> DATA ROWS
= = = = = = =
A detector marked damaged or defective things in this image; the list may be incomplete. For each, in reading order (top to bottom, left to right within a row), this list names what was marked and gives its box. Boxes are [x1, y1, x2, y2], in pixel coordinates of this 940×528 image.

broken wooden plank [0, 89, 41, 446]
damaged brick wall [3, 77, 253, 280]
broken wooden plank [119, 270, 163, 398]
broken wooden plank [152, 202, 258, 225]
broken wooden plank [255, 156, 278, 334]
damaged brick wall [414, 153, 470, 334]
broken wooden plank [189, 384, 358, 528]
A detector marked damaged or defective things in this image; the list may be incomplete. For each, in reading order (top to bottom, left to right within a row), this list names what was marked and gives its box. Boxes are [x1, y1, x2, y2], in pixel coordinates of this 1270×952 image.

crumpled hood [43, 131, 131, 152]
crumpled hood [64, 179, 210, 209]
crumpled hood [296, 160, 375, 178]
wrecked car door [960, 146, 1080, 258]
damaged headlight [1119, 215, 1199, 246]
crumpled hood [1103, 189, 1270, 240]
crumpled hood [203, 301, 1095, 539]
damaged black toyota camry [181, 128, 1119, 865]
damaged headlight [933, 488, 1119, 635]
= = = = = = =
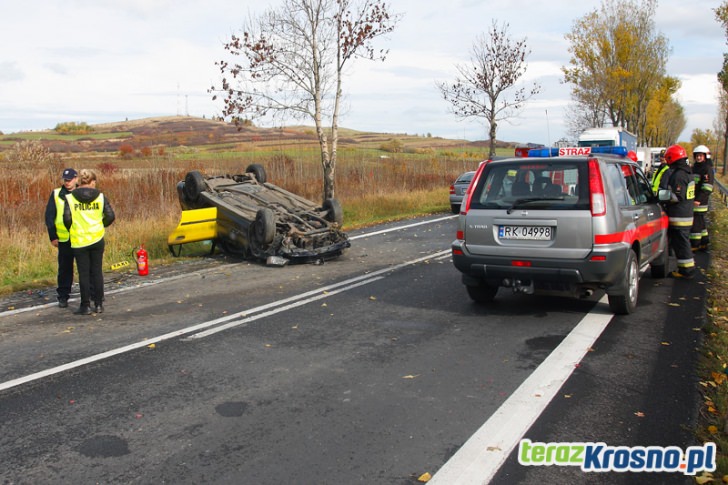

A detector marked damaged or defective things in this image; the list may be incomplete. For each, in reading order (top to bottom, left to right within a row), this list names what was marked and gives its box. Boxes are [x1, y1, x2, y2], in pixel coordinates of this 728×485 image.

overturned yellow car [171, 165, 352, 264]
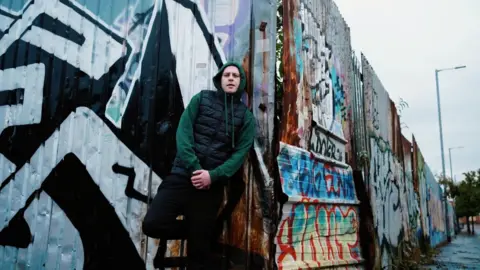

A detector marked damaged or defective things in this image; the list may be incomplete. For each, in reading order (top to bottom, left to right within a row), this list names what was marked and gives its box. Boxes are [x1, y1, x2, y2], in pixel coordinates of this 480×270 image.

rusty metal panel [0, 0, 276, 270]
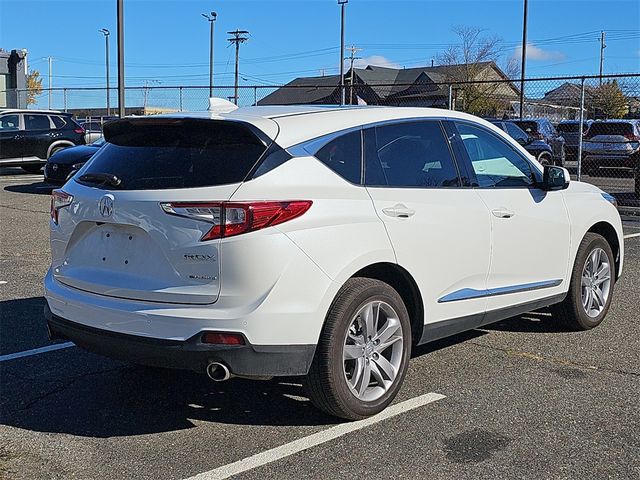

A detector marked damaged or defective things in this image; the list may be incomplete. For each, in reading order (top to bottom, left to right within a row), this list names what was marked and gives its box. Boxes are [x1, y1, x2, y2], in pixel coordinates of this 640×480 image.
= = = = = = =
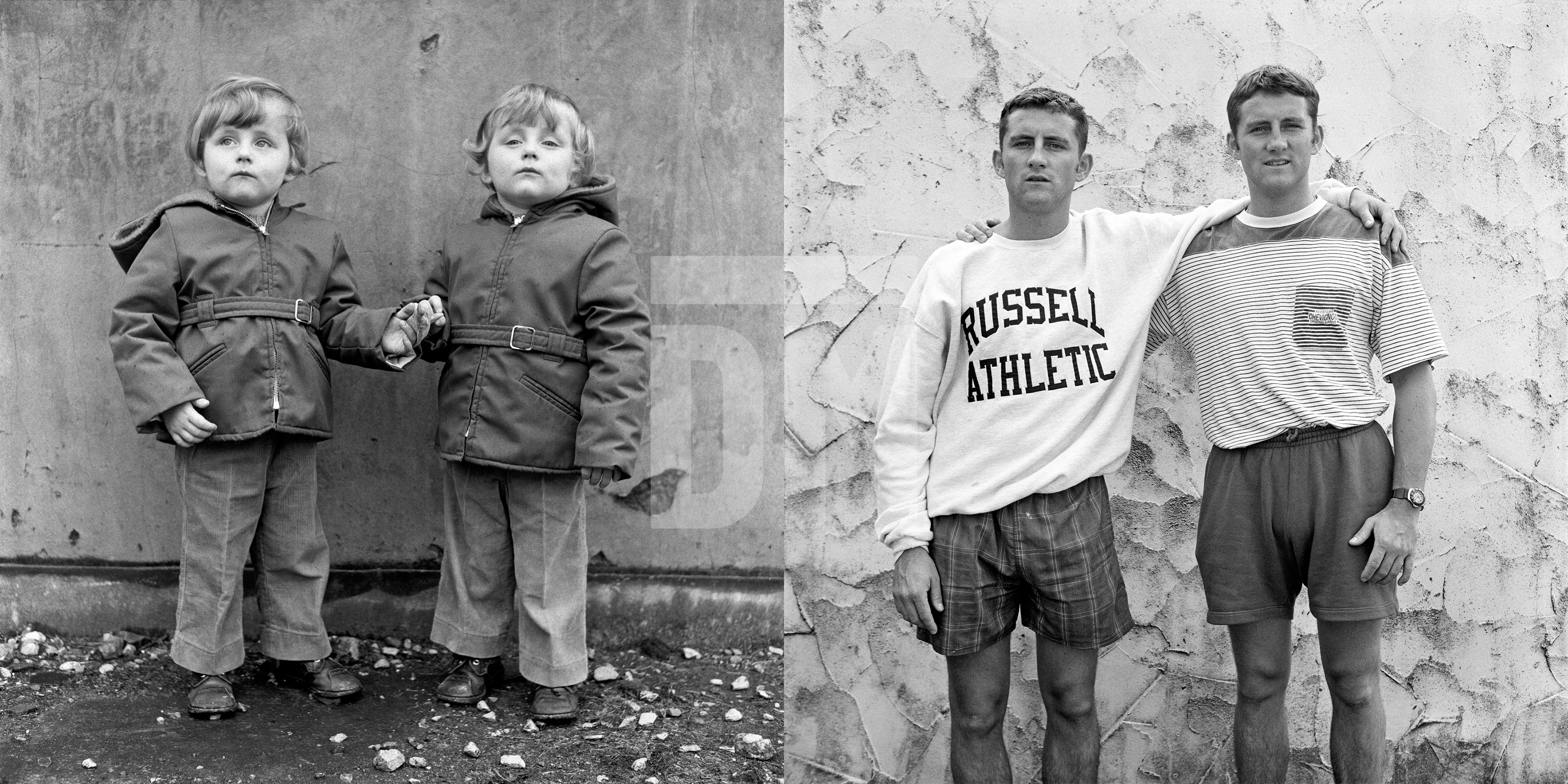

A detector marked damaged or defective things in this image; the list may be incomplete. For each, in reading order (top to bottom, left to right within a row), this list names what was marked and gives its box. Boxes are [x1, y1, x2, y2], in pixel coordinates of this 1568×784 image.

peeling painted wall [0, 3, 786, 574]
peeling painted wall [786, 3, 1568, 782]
= = = = = = =
> STATED TASK
Reproduce only the lines from the one containing "this 940×528 image." through the one containing "broken wooden plank [0, 89, 41, 446]", with "reading order" changed to "scanning order" and nothing else altered.

> THE REPLY
A detector marked damaged or defective things in this image; the list may be incomplete. For each, in scanning order (top to bottom, left to right within a row), this list names what was marked and gives its box. Boxes are [x1, y1, x2, y2], in pixel coordinates of this 940×528 image.

broken wooden plank [0, 89, 41, 446]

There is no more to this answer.